Here's where I turn things around. After spending all this time banging on about Kingdom Hearts and its general inability to tell a cohesive, frank, narrative...
Here's where I save the day by saying, "And all of these qualities are what makes this series great."
Or, alternatively, "There is nothing wrong with fanfic."
Yes, it's in vogue to sneer down at fanfiction. That fanfiction has become a derisive term for low quality should inform you of its ubiquity. Popular writers like George R.R. Martin will say that using someone else's work is creatively limiting, stifling. But if Alan Moore or Phil Lord and Christopher Miller have taught us anything? They created two satires (one Juvenalian, one Horatian) built from the very foundations of works of fiction they loved. What is that, if not fanfiction?
Fanfiction is the literary equivalent of Lego. Take Emmet's speech from The LEGO Movie for a moment.
"Look at all the things that people built. You might see a mess. For what I see are people inspired by each other, and by you. People take things from what you have, are making something new out of it."
Fanfiction can be just that; rearranging or implementing new designs into old works, precisely because some people - devoted fans, creative individuals, etc - were inspired by their love for those very works. Yes, most fanfiction is devoted to someone's personal sexual fantasy... to varying degrees of acceptability and/or tolerance... and to, let's be frank, somewhat nightmarish degrees likewise...
... Damn, fanbase, what the hell is it with some of you and vore? Jesus Christ.
And yes, most fanfiction are written by young men and women still in high school, or college, and by God does it show. Yes, most fanfiction writers tend to have a loose grasp on the canon of their works. Yes, there are all kinds of crazy fanfiction writers who deliberately exaggerate or ignore elements of canon so they can cherry pick and form a collage of unconnected moments to support an insane ship or irrational theory (see: Harry Potter fans with most of their shipping, or the various "Dumbledore was the true villain all along! theories). Yes, even the non-ship fanfictions - most fanfictions - are rife with cliché. They lack of irony, a suitable hold on the concept of comedy and just about anything else one can learn in a creative writing class.
... But for many, fanfiction can be a great place to start.
Fanfiction can be a place to start flexing those writing muscles. It can be a place to express burgeoning creativity, encourage it. Yes, you'll wind up writing something that isn't exactly Dostoyevsky, but every mistake you make is something you will learn and take to heart, if you have any smidgeon of humility in you. But more to the point, fanfiction - your fanfiction - means something to you. No amount of snark and criticism can take that away from you.

▸ RAW DATA:
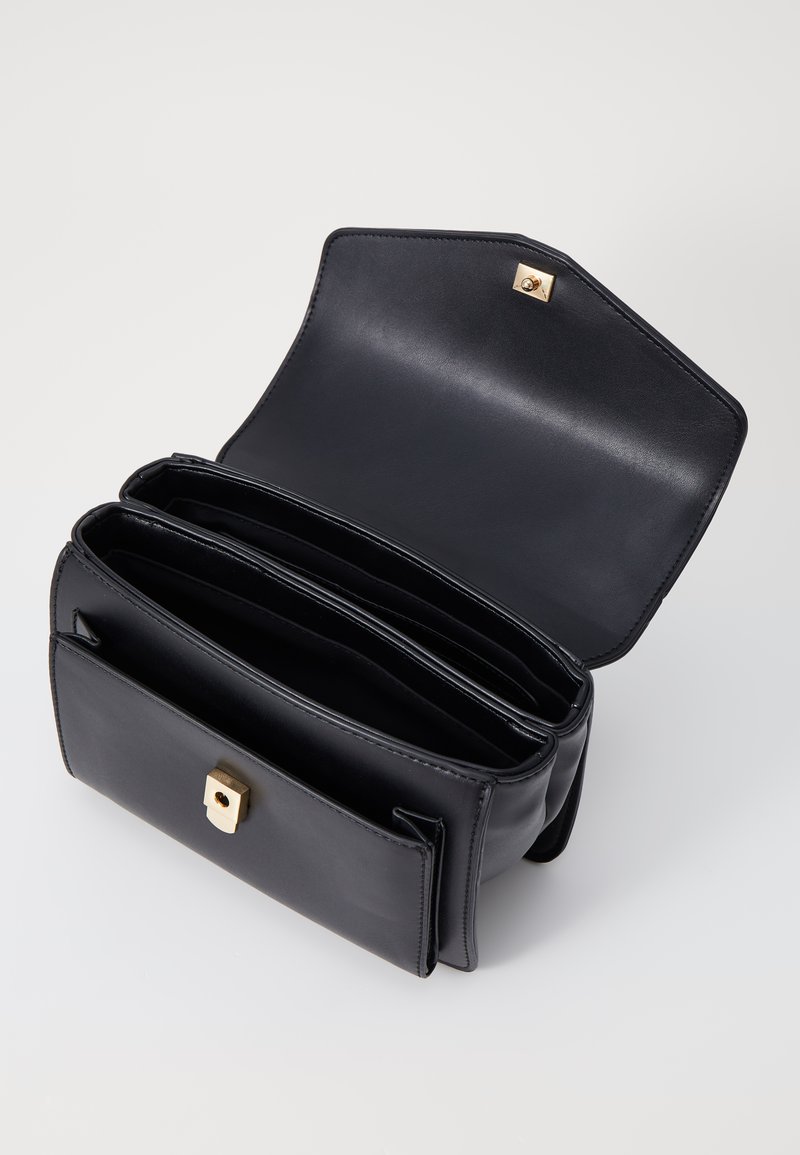 Sac à main en cuir noir avec un design structuré, matériel doré, trois compartiments intérieurs et une fermeture à pression magnétique.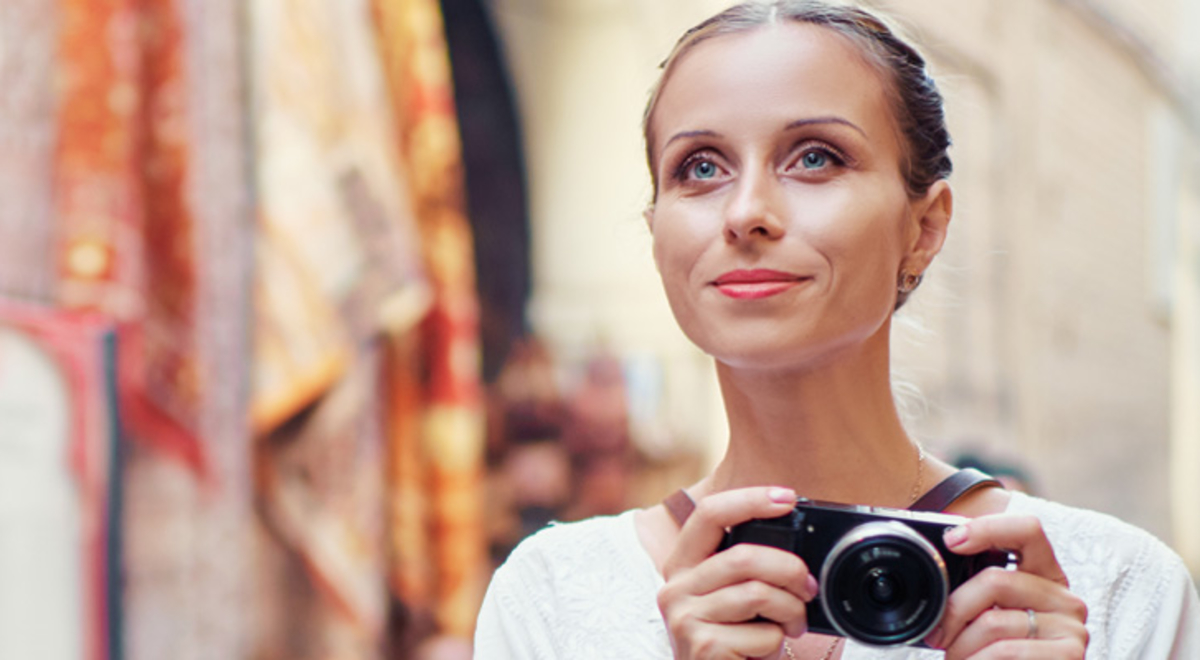 A traveller walking through a city with a camera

▸ EXERCISE OBJECTIVE:
List every title of a film, game, or book series named in the essay on fanfiction.

▸ YOUR RESPONSE:
Kingdom Hearts, The LEGO Movie, Harry Potter